I'd be grateful for your thoughts, on where my money might best be spent.

Thanks,

David


----------



## SuzukiGS750EZ (Jan 23, 2017)

If you go back to one of my original posts this is almost exactly my same post lol. I had the 400D and upgraded to the 80D. YES, it is definitely a welcome upgrade. I as well was leaving my camera at home but it was more because i had hit the limits of the camera and my photography was lacking because of it. I favored a point and shoot or my phone over the DSLR because it was just lacking everywhere. The body itself won't give you "good" pictures, but the overall upgrade of the camera will give you more freedom to make those "good" pictures yourself. I at the time had the 18-55 kit lens, a 50mm 1.8 and the 75-300 Non IS. Soon after i bought the canon battery grip and traded up from the 75-300 to the 55-250. Recently i bought the tamron 150-600 g2. I have since put down the point and shoot and if i can help it i even favor the DSLR over my phone. I feel like this camera will be the camera to last me another 10+ years in terms of what i need, my next will be full frame.
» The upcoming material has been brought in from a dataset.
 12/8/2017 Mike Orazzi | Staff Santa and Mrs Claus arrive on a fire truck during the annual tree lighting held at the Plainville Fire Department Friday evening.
I got 10 years out of my XTi but i really only used it a few years straight out of that and then it was spotty at best the last 7 years. I think this camera will be a solid 10. I've owned it since october and i've used it everyday since. Make sure you buy from a canon authorized store though, don't go grey market.


----------



## Rick50 (Jan 23, 2017)

Yes, I like the 80D a lot.


----------



## beagle100 (Jan 25, 2017)

I would also vote for the 80D upgrade


----------



## Didereaux (Jan 25, 2017)

DavidAThomas said:


> All,
> 
> I have a Canon 450D, with which I have taken a large number of landscape and portrait pictures, with 18-55mm, 50mm 1.4 and 100mm 1.8 lenses.
> 
> ...



Depending upon if you intend on shooting sprts and such I would spend almost the same amount and get the FF 6D.  Fantastic low light capabilities, and image quality about the same as a 5Dmk3.   Although not weather proofed nor as fast burst rate it is an excellent camera paired with a 150-600mm lens.  Wife prefers it for her bird shoots,, I use a 7Dmii.  I prefer 6D for everything else!


----------



## goooner (Jan 25, 2017)

I upgraded from my 450D last year around this time. Unfortunately the 80D was not available then, so I got the Nikon D7200, 12K shots later, I don't regret it one bit. From the sound of it, it is more the size of the camera that is keeping you from taking it with you. Pretty sure the 80D is larger/heavier than the 450D, so maybe a mirror-less system would be better for you.


----------



## waday (Jan 25, 2017)

DavidAThomas said:


> I'm going on a honeymoon in July, and want to be able to take some good pictures.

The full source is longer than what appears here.